Naquele ano, os estudantes divulgaram um documento de quatro páginas intitulado ;Manifesto da mediocridade;, no qual afirmavam que professora não havia concluído o doutorado, e ainda levantavam a hipótese de que ela teria comprado a vaga no corpo docente da instituição.

Além de Mônica, o manifesto citava outras três professoras, que preferiram não ingressar com a ação judicial contra os alunos. Após a distribuição do documento, as duas docentes substitutas criticadas pelos universitários pediram demissão da instituição. A quarta professora era chefe de departamento do curso na época, e optou por não se envolver na disputa.

Mônica Valero conta que decidiu processar os alunos somente depois que esgotaram-se as opções dentro da universidade. ;Como eu sofri as críticas mais duras, entrei com um processo administrativo na UnB;, contou. Após seis meses de investigações, os estudantes foram levados a um colegiado da instituição para pedir desculpas formais a Mônica. ;Como não fiquei satisfeita com essa decisão interna, decidi entrar por contra própria com o processo. Eu esperava que eles sofressem uma suspensão ou advertência;, ressaltou.

Desde o início do processo, passaram-se quase seis anos.
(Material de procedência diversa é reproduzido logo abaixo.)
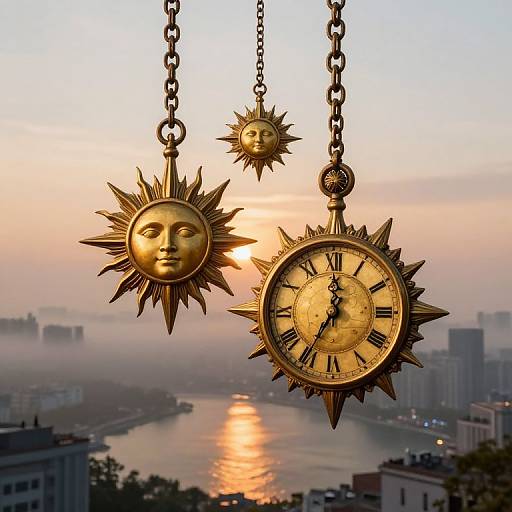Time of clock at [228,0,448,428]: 7:00
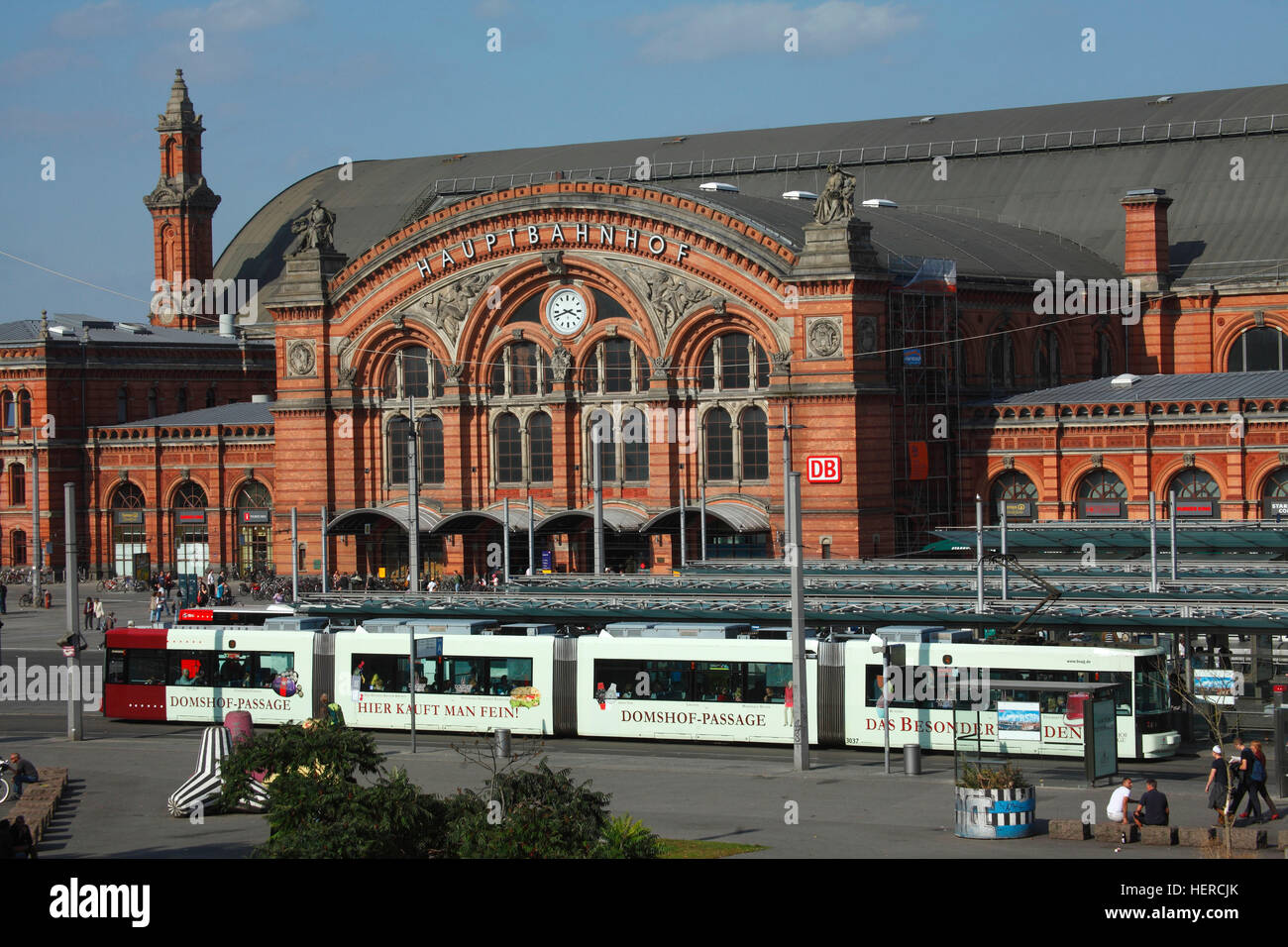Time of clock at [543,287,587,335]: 3:42
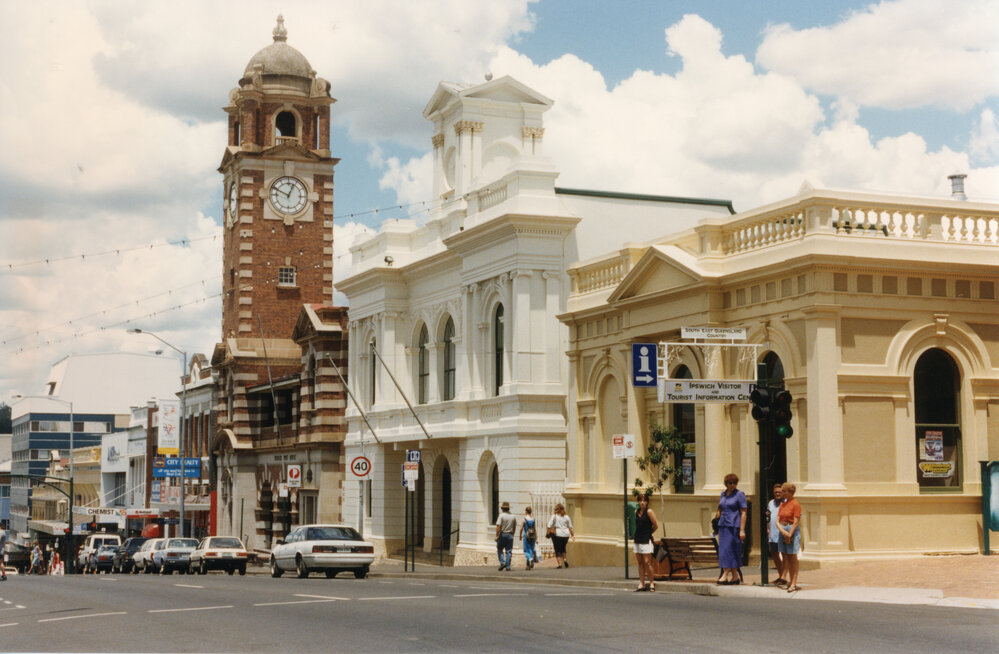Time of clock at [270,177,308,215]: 12:49
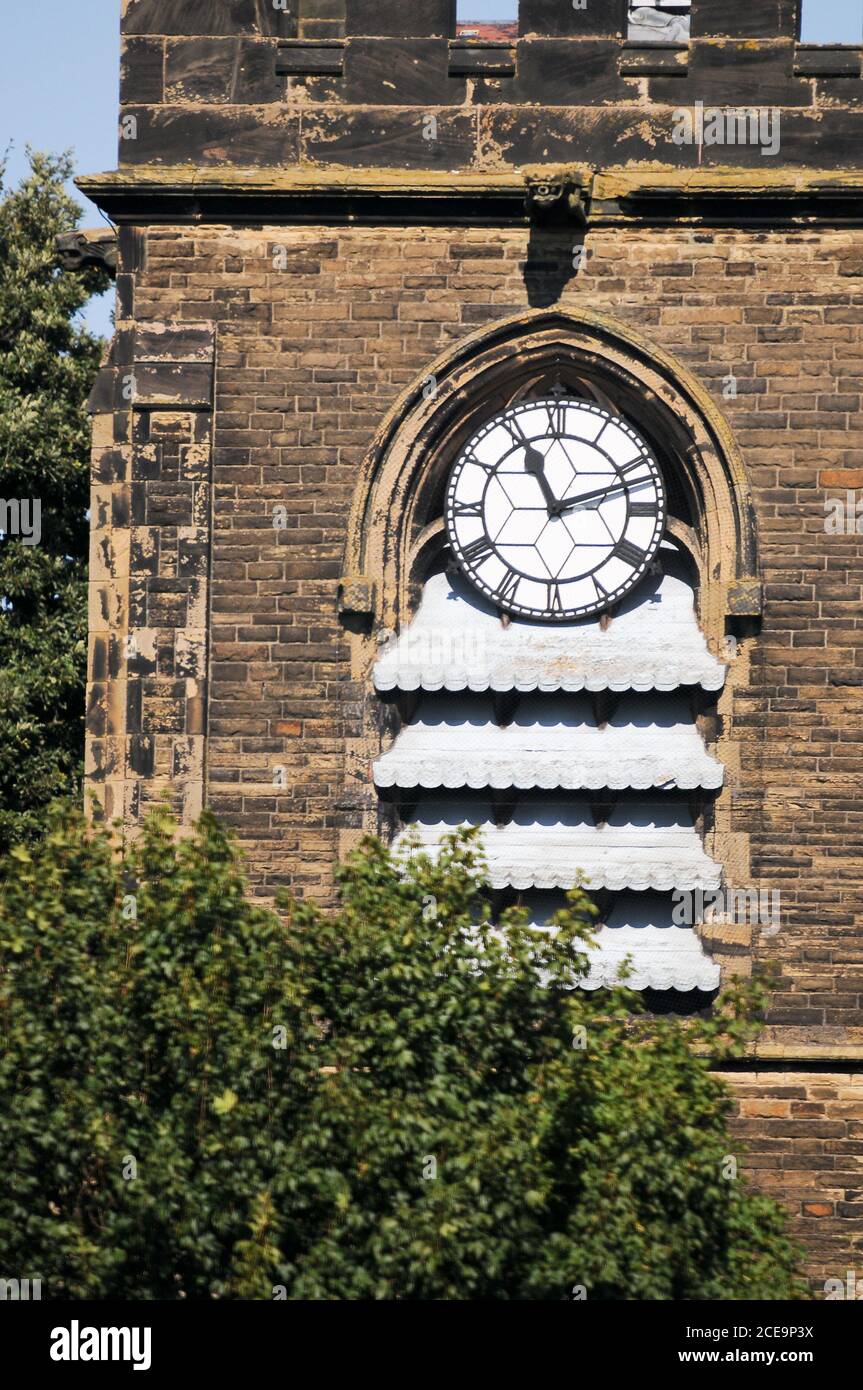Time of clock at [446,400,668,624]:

Os alunos já estão formados, e muitos nem mesmo moram mais em Brasília. Para a professora, a espera valeu a pena. ;Estou satisfeita. Nunca foi pelo valor indenizatório. Eu queria que eles tivessem uma lição de vida;, garante a docente. Mônica ainda ressalta que a ação não servirá como forma de cerceamento da liberdade de expressão dos estudantes, e sim como exemplo para outros professores que se sintam agredidos em sala de aula.